▸ **Dataset entries**
---+---

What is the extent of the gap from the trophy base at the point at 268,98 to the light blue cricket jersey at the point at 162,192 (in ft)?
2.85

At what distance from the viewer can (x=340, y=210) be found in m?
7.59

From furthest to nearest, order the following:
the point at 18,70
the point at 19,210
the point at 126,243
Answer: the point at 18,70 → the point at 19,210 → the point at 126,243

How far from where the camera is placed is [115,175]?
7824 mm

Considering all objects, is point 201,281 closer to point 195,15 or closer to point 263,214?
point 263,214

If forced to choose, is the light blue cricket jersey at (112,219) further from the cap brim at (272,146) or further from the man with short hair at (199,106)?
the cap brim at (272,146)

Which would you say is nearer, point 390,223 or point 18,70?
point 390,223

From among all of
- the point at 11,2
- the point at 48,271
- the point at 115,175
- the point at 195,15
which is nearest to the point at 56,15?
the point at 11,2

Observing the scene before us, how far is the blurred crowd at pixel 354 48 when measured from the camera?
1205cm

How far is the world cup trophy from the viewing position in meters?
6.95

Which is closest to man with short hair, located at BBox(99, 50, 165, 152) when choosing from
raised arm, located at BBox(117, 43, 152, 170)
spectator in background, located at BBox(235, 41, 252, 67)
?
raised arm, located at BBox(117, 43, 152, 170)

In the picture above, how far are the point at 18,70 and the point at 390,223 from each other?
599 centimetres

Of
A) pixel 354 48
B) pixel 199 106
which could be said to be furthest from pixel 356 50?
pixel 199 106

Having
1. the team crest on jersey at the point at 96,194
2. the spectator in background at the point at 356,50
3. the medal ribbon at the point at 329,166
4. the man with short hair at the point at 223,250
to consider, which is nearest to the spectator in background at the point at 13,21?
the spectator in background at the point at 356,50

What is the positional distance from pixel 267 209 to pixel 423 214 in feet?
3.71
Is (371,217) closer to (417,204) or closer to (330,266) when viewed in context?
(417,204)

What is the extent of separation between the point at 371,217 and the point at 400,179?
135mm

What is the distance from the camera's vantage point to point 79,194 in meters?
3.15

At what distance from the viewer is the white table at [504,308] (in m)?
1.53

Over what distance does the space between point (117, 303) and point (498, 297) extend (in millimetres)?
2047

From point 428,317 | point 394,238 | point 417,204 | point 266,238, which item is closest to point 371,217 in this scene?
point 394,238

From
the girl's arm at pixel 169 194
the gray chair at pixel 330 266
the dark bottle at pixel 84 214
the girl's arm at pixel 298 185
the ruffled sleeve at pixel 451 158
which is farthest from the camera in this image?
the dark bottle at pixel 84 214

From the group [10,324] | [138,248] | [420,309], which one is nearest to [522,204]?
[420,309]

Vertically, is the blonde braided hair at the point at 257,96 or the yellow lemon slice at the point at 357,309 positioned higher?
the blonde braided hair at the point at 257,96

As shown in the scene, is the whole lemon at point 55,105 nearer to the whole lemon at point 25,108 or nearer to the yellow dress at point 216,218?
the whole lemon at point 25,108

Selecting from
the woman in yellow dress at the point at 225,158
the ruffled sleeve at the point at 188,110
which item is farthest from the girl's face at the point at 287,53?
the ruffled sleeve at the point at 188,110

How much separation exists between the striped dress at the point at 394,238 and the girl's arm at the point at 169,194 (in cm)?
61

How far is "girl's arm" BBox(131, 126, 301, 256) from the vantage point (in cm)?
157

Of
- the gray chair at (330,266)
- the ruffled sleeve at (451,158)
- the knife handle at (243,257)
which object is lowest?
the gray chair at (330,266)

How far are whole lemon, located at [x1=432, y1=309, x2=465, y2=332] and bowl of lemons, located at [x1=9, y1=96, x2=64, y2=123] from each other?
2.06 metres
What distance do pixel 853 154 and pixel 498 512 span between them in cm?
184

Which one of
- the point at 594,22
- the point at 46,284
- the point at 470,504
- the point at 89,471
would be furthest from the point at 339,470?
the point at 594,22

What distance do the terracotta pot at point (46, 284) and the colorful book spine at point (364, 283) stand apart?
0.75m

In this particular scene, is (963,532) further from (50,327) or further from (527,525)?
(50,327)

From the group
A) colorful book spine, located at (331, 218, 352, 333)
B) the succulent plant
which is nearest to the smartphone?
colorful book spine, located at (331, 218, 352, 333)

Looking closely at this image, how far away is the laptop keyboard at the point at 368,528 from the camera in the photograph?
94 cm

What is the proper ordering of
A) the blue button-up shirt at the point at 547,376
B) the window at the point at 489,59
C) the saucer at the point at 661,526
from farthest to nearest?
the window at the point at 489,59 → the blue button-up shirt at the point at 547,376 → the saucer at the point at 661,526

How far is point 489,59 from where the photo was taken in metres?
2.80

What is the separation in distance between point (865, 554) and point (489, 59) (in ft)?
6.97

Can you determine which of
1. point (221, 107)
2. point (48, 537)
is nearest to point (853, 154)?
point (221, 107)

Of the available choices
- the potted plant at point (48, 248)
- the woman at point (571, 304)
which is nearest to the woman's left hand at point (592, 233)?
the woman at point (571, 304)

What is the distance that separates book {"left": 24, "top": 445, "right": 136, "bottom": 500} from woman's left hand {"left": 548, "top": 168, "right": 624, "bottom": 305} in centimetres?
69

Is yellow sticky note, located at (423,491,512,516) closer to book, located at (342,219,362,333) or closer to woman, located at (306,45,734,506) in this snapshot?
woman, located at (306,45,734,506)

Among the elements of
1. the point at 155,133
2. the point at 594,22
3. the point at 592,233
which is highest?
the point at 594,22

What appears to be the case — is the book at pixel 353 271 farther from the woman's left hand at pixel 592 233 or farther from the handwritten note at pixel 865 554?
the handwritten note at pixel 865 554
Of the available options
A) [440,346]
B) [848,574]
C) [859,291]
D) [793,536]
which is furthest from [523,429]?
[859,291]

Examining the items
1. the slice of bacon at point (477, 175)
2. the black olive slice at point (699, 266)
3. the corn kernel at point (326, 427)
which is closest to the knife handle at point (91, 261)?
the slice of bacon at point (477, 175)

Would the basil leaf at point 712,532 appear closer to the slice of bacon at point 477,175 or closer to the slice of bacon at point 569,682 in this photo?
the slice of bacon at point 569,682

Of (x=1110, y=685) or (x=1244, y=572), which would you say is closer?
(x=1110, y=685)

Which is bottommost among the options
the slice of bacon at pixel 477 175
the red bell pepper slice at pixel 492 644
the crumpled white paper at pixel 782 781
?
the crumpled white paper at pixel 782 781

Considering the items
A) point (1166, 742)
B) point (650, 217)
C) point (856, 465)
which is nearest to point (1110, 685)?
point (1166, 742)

---+---

▸ **Given problem**
Your task is to extract all of the records exactly.

▸ **Solution for this problem**
What is the extent of the gap from the trophy base at the point at 268,98 to the light blue cricket jersey at the point at 162,192 (in ft)?
2.85

At what distance from the viewer can (x=340, y=210) be found in m?
7.59

From furthest to nearest, order the following:
the point at 18,70
the point at 19,210
the point at 126,243
Answer: the point at 18,70 → the point at 19,210 → the point at 126,243

How far from where the camera is placed is [115,175]?
7824 mm

Considering all objects, is point 201,281 closer to point 195,15 or closer to point 263,214?
point 263,214

If forced to choose, is the light blue cricket jersey at (112,219) further from the cap brim at (272,146) or further from the man with short hair at (199,106)?
the cap brim at (272,146)

Which would you say is nearer, point 390,223 or point 18,70?
point 390,223

From among all of
- the point at 11,2
- the point at 48,271
- the point at 115,175
- the point at 195,15
which is nearest to the point at 56,15?
the point at 11,2

Observing the scene before us, how far is the blurred crowd at pixel 354 48 when measured from the camera?
1205cm

How far is the world cup trophy from the viewing position in meters?
6.95

Which is closest to man with short hair, located at BBox(99, 50, 165, 152) when choosing from
raised arm, located at BBox(117, 43, 152, 170)
spectator in background, located at BBox(235, 41, 252, 67)
?
raised arm, located at BBox(117, 43, 152, 170)

In the picture above, how far are the point at 18,70 and the point at 390,223 from each other?
599 centimetres

Of
A) pixel 354 48
B) pixel 199 106
which could be said to be furthest from pixel 356 50?
pixel 199 106

Having
1. the team crest on jersey at the point at 96,194
2. the spectator in background at the point at 356,50
3. the medal ribbon at the point at 329,166
4. the man with short hair at the point at 223,250
to consider, which is nearest to the spectator in background at the point at 13,21?
the spectator in background at the point at 356,50

What is the positional distance from pixel 267 209 to pixel 423 214 in feet?
3.71
Is (371,217) closer to (417,204) or closer to (330,266) when viewed in context?
(417,204)

What is the extent of separation between the point at 371,217 and the point at 400,179?
135mm

What is the distance from the camera's vantage point to point 79,194 in meters?
3.15

At what distance from the viewer is the white table at [504,308] (in m)?
1.53

Over what distance does the space between point (117, 303) and point (498, 297) extend (in millimetres)?
2047

From point 428,317 | point 394,238 | point 417,204 | point 266,238, which item is closest to point 371,217 in this scene?
point 394,238

From
the girl's arm at pixel 169 194
the gray chair at pixel 330 266
the dark bottle at pixel 84 214
the girl's arm at pixel 298 185
the ruffled sleeve at pixel 451 158
which is farthest from the camera in this image?
the dark bottle at pixel 84 214

From the group [10,324] | [138,248] | [420,309], which one is nearest to [522,204]?
[420,309]

Vertically, is the blonde braided hair at the point at 257,96 or the yellow lemon slice at the point at 357,309 positioned higher?
the blonde braided hair at the point at 257,96

As shown in the scene, is the whole lemon at point 55,105 nearer to the whole lemon at point 25,108 or nearer to the yellow dress at point 216,218?
the whole lemon at point 25,108

Selecting from
the woman in yellow dress at the point at 225,158
the ruffled sleeve at the point at 188,110
which item is farthest from the girl's face at the point at 287,53?
the ruffled sleeve at the point at 188,110

How much separation exists between the striped dress at the point at 394,238 and the girl's arm at the point at 169,194 (in cm)?
61

How far is "girl's arm" BBox(131, 126, 301, 256) from the vantage point (in cm)?
157

Of
- the gray chair at (330,266)
- the ruffled sleeve at (451,158)
- the knife handle at (243,257)
which object is lowest?
the gray chair at (330,266)

How far are whole lemon, located at [x1=432, y1=309, x2=465, y2=332] and bowl of lemons, located at [x1=9, y1=96, x2=64, y2=123] from each other?
2.06 metres
What distance do pixel 853 154 and pixel 498 512 span between them in cm?
184

Which one of
- the point at 594,22
- the point at 46,284
- the point at 470,504
- the point at 89,471
would be furthest from the point at 339,470?
the point at 594,22

What distance do the terracotta pot at point (46, 284) and the colorful book spine at point (364, 283) stand apart?
0.75m

In this particular scene, is (963,532) further from (50,327) or further from (527,525)?
(50,327)

From the group
A) colorful book spine, located at (331, 218, 352, 333)
B) the succulent plant
which is nearest to the smartphone?
colorful book spine, located at (331, 218, 352, 333)

Looking closely at this image, how far away is the laptop keyboard at the point at 368,528 from the camera in the photograph?
94 cm

What is the proper ordering of
A) the blue button-up shirt at the point at 547,376
B) the window at the point at 489,59
C) the saucer at the point at 661,526
from farthest to nearest?
the window at the point at 489,59 → the blue button-up shirt at the point at 547,376 → the saucer at the point at 661,526

How far is point 489,59 from where the photo was taken in metres?
2.80

What is the separation in distance between point (865, 554) and point (489, 59) (in ft)?
6.97

Can you determine which of
1. point (221, 107)
2. point (48, 537)
is nearest to point (853, 154)?
point (221, 107)

Of the available choices
- the potted plant at point (48, 248)
- the woman at point (571, 304)
which is nearest to the woman's left hand at point (592, 233)?
the woman at point (571, 304)

What is the distance that separates book {"left": 24, "top": 445, "right": 136, "bottom": 500} from woman's left hand {"left": 548, "top": 168, "right": 624, "bottom": 305} in centimetres?
69

Is yellow sticky note, located at (423,491,512,516) closer to book, located at (342,219,362,333) or closer to woman, located at (306,45,734,506) in this snapshot?
woman, located at (306,45,734,506)

Among the elements of
1. the point at 155,133
2. the point at 594,22
3. the point at 592,233
which is highest?
the point at 594,22

What appears to be the case — is the book at pixel 353 271 farther from the woman's left hand at pixel 592 233 or farther from the handwritten note at pixel 865 554?
the handwritten note at pixel 865 554
Of the available options
A) [440,346]
B) [848,574]
C) [859,291]
D) [793,536]
which is furthest from [523,429]?
[859,291]

Examining the items
1. the slice of bacon at point (477, 175)
2. the black olive slice at point (699, 266)
3. the corn kernel at point (326, 427)
which is closest to the knife handle at point (91, 261)?
the slice of bacon at point (477, 175)

Would the basil leaf at point 712,532 appear closer to the slice of bacon at point 477,175 or closer to the slice of bacon at point 569,682 in this photo?
the slice of bacon at point 569,682

Of (x=1110, y=685) or (x=1244, y=572), which would you say is closer?
(x=1110, y=685)

Which is bottommost among the options
the slice of bacon at pixel 477 175
the red bell pepper slice at pixel 492 644
the crumpled white paper at pixel 782 781
?
the crumpled white paper at pixel 782 781

Considering the items
A) point (1166, 742)
B) point (650, 217)
C) point (856, 465)
which is nearest to point (1110, 685)?
point (1166, 742)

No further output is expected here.